> TEXTAUSZUG
Da war der Schreck groß beim Bundesvorstand des Verbands deutscher Soldaten (VdS). Mitte März erreichte ihn ein Schreiben des Führungsstabes der Bundeswehr, in dem der VdS davon in Kenntnis gesetzt wurde, dass »mit sofortiger Wirkung alle dienstlichen Kontakte der Bundeswehr zum VdS und seinen Unterorganisationen eingestellt« werden. Hintergrund der Entscheidung ist die Veröffentlichung von Beiträgen von Richard Tedor im Verbandsblatt »Soldat im Volk«. Tedor ist stellvertretender Vorsitzender der Nationalsozialistischen Partei Amerikas (NSPA).

Der Verband deutscher Soldaten (VdS) ist einer der seit über 50 Jahren bestehenden bundesweit organisierten Traditionsverbände von Wehr­machts­soldaten. In der ursprünglichen Satzung bezeichnete sich der VdS als »Organisation zur Wahrung und Förderung kameradschaftlicher, rechtlicher und ideeller Anliegen aller Angehörigen der ehemaligen Wehr­macht einschließlich der Waffen-SS, der deutschen Bundeswehr und ihrer Hinterbliebenen. In der aktuellen Satzung ist vom »Eintreten für Recht und Freiheit in Treue zum deutschen Vaterland«, der »Pflege der soldatischen Wertbegriffe«, der »Förderung des Wehrgedankens« und der »Be­käm­pfung jeder Diffamierung des deutschen Soldatentums« die Rede.

> ÜBUNGSAUFGABE 1
Übertragen Sie aus dem Textauszug über den Verband deutscher Soldaten den Wortlaut wortgetreu, beginnend bei „Da war der Schreck“ und endend bei „Partei Amerikas (NSPA).“.
> ÜBUNGSAUFGABE 2
Beantworten Sie anhand des Textauszugs über den Verband deutscher Soldaten diese Fragen:
(a) Wann erreichte das Schreiben des Führungsstabes der Bundeswehr den VdS?
(b) In welchem Verbandsblatt wurden die Beiträge von Richard Tedor veröffentlicht?
(c) Seit wie vielen Jahren besteht der VdS?
Die anschließenden Daten stehen in keinem Zusammenhang mit dem Textauszug.

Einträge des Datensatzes
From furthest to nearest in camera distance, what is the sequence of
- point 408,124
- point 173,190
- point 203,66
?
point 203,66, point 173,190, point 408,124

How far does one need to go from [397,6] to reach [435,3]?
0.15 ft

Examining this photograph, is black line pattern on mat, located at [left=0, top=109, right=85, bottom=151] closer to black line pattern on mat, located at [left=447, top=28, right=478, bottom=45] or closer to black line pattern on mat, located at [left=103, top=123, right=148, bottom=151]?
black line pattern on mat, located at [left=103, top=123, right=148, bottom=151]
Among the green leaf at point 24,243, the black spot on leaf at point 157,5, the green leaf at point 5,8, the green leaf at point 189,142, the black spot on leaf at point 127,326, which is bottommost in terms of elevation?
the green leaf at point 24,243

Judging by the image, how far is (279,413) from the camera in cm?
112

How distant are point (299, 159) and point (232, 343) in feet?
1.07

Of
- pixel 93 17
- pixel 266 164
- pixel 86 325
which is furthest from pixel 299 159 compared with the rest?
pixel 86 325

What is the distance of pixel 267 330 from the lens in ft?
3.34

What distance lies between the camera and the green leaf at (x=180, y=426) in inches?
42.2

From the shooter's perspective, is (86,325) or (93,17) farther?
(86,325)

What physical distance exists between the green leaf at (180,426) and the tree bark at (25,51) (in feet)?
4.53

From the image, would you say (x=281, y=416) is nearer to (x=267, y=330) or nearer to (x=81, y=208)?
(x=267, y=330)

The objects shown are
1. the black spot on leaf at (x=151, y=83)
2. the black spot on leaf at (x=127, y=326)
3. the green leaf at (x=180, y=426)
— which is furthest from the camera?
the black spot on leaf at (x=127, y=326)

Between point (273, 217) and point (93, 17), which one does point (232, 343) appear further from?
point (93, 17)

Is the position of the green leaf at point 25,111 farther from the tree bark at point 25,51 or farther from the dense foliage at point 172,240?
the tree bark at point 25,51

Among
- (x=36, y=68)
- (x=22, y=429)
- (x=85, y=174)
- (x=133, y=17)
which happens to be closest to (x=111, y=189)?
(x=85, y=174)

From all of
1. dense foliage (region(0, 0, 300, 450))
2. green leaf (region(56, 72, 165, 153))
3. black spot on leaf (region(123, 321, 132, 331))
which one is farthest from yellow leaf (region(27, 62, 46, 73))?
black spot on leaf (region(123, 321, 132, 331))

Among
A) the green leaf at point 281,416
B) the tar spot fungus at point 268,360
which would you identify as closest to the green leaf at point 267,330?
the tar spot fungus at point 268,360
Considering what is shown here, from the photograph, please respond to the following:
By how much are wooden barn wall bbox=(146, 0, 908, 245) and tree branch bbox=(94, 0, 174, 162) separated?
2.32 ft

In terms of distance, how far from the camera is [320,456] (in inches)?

> LÖSUNG 1
Da war der Schreck groß beim Bundesvorstand des Verbands deutscher Soldaten (VdS). Mitte März erreichte ihn ein Schreiben des Führungsstabes der Bundeswehr, in dem der VdS davon in Kenntnis gesetzt wurde, dass »mit sofortiger Wirkung alle dienstlichen Kontakte der Bundeswehr zum VdS und seinen Unterorganisationen eingestellt« werden. Hintergrund der Entscheidung ist die Veröffentlichung von Beiträgen von Richard Tedor im Verbandsblatt »Soldat im Volk«. Tedor ist stellvertretender Vorsitzender der Nationalsozialistischen Partei Amerikas (NSPA).

> LÖSUNG 2
(a) Mitte März.
(b) Im Verbandsblatt »Soldat im Volk«.
(c) Seit über 50 Jahren.